→ **SET TASK A**
From the Wing Chun forum thread, list each concept that Marnetmar's post names before "elbows and straight punches."
→ **SET TASK B**
Condense the paragraph of the Wing Chun forum thread that begins "I've trained in 2 Wing Chun lineages" into a short bulleted list that keeps its main points.
→ **SET TASK C**
Answer these questions from the Wing Chun forum thread.
(i) For about how many years has ShortBridge attended Wing Chun classes?
(ii) To which country does sciuf plan to move, and how soon?
(iii) What does KPM say Marnetmar's approach sounds like?

→ **TEXT TO READ**
== == ==
It's often good to show beginners a part of the dummy or some pole exercises to keep them interested.


----------



## yak sao (Jan 22, 2016)

Danny T said:


> Well I wasn't going to say anything but being you brought it up...
> It is obvious that My response was the best and you others don't know what you are talking about and what you are doing may be Your wing chun but it isn't Wing Chun.



There are so many things wrong with your argument I don't even know where to start so I will now resort to  name calling .......
Booger head


----------



## Xue Sheng (Jan 22, 2016)

yak sao said:


> There are so many things wrong with your argument I don't even know where to start so I will now resort to  name calling .......
> Booger head



Both of you quiet down or I swear I will derail this into a internal vs external thread 

I am far from an expert... heck, who am I trying to kid... I'm far from a novice in Wing Chun, but it is interesting to read what others do. The last time I did any wing chun it was mostly chi sau with little work on forms. But then I was training with a bunch of advanced guys who already knew the forms.


----------



## Danny T (Jan 22, 2016)

yak sao said:


> There are so many things wrong with your argument I don't even know where to start so I will now resort to  name calling .......
> Booger head


WHAT!!! Why I never...
You are totally the hind side of a donkey and if you don't apologize I'm starting in with Yo Mama truths.


----------



## ShortBridge (Jan 22, 2016)

I've trained in 2 Wing Chun lineages and the way that they each deal with beginners is quite different. I can see the merits and limitations of each process, but the point is that there are different ways to get to the same (approximate) place. We spend a lot of time in Wing Chun looking for the one true, pure and orthodox way, but I think that's a bit of a trap (sic).

So, if you're just starting out, I wouldn't question the method too much. Give it some time and see if it feels like it's headed somewhere for you.

That said, in 18 years or so of Wing Chun classes, I've never seen anyone whip out the butterfly swords in a beginner/general class. Seems a bit odd to me, but...I'll fall back on my original statement.


----------



## wckf92 (Jan 23, 2016)

sciuf said:


> ..... while master (6 years of training, not even black belt)


----------



## sciuf (Jan 23, 2016)

ahah thank you all guys, i see many point of view now, and i understood that the belt system is just a thing to make some money.. i will just dont care so much xD
keep on training(home/"gym") and hoping to learn something.. then i will move too australia soon (2-3 months) and maybe there (where there are more than 20k people around) i will find a "regoular" scholl


----------



## Marnetmar (Jan 27, 2016)

We're what many might consider to be "Heretics" in the Wing Chun world. We start out with the concepts of Tan, Bong, Fook, Jum, Gan, Biu, Man, Wu, elbows and straight punches, etc in a quasi-san sik fashion and some basic footwork theory, and THEN start learning the forms.


----------



## KPM (Jan 28, 2016)

Marnetmar said:


> We're what many might consider to be "Heretics" in the Wing Chun world. We start out with the concepts of Tan, Bong, Fook, Jum, Gan, Biu, Man, Wu, elbows and straight punches, etc in a quasi-san sik fashion and some basic footwork theory, and THEN start learning the forms.



Sounds a lot like Pin Sun!


----------



## geezer (Jan 28, 2016)
== == ==
[Data items]
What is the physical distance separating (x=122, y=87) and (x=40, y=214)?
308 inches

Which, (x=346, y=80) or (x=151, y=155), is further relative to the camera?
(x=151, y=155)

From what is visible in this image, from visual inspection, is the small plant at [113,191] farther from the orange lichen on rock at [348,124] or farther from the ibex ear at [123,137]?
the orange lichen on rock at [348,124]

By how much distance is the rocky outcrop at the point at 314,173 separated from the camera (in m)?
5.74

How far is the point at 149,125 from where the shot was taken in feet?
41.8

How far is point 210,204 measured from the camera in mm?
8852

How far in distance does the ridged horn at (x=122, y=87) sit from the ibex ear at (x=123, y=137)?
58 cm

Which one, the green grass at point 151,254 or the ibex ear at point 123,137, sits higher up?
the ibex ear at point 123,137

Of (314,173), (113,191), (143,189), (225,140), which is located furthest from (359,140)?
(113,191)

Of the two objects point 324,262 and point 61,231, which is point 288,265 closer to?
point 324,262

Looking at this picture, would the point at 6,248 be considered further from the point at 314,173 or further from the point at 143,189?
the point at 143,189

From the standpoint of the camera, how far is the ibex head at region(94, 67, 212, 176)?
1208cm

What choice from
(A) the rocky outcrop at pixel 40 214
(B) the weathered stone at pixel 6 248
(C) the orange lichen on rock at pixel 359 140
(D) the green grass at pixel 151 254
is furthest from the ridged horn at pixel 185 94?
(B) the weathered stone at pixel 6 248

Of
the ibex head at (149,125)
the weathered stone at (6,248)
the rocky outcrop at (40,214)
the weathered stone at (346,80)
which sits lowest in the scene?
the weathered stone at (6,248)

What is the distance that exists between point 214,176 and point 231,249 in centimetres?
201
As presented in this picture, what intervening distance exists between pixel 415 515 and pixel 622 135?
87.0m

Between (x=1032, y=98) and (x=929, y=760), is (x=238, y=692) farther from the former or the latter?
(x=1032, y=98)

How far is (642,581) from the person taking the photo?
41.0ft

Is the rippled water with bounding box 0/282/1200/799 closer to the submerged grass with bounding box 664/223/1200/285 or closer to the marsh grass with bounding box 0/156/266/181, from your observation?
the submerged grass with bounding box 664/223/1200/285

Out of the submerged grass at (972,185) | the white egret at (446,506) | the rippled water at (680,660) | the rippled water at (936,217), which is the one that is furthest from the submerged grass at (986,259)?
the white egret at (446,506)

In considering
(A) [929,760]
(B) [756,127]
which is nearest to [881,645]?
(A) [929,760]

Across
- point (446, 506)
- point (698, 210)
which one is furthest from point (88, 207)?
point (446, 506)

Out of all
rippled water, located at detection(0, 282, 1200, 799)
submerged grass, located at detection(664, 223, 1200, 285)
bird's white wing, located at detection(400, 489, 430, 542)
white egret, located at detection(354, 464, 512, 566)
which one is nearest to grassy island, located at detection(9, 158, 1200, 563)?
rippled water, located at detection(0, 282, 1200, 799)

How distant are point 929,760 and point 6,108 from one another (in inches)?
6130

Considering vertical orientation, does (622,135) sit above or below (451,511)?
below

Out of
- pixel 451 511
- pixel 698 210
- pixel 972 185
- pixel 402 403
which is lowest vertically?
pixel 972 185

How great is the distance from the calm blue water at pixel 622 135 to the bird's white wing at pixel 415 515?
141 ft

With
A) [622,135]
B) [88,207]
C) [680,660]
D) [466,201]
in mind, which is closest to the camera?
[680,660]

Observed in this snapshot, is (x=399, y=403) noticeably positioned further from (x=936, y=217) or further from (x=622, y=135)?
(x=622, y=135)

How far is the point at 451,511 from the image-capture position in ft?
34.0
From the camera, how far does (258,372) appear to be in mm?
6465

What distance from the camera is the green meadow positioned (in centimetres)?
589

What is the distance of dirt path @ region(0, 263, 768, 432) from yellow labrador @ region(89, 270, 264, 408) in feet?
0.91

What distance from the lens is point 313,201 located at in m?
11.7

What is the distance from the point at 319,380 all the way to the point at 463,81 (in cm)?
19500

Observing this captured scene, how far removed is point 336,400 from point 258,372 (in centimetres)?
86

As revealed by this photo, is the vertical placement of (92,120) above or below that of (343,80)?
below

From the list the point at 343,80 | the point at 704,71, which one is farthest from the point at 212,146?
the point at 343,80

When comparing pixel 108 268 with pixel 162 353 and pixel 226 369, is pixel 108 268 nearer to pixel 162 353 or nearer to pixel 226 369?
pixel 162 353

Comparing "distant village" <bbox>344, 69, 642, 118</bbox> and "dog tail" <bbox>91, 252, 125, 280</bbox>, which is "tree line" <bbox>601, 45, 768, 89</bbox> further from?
== == ==
→ **WRITTEN RESPONSE A**
Tan
Bong
Fook
Jum
Gan
Biu
Man
Wu

→ **WRITTEN RESPONSE B**
- The writer has trained in two Wing Chun lineages, and each handles beginners quite differently.
- Each approach has merits and limitations.
- Different methods can lead to roughly the same place.
- Searching for one true, pure and orthodox way is, in the writer's view, something of a trap.

→ **WRITTEN RESPONSE C**
(i) About 18 years.
(ii) Australia, in two to three months.
(iii) Pin Sun.